PROBLEM TO WORK ON:
The entire listing below is to be reproduced exactly.

INPUT DATA:
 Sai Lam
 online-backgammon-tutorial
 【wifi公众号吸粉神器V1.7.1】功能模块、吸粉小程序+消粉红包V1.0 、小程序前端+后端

TASK RESPONSE:
 Sai Lam
 online-backgammon-tutorial
 【wifi公众号吸粉神器V1.7.1】功能模块、吸粉小程序+消粉红包V1.0 、小程序前端+后端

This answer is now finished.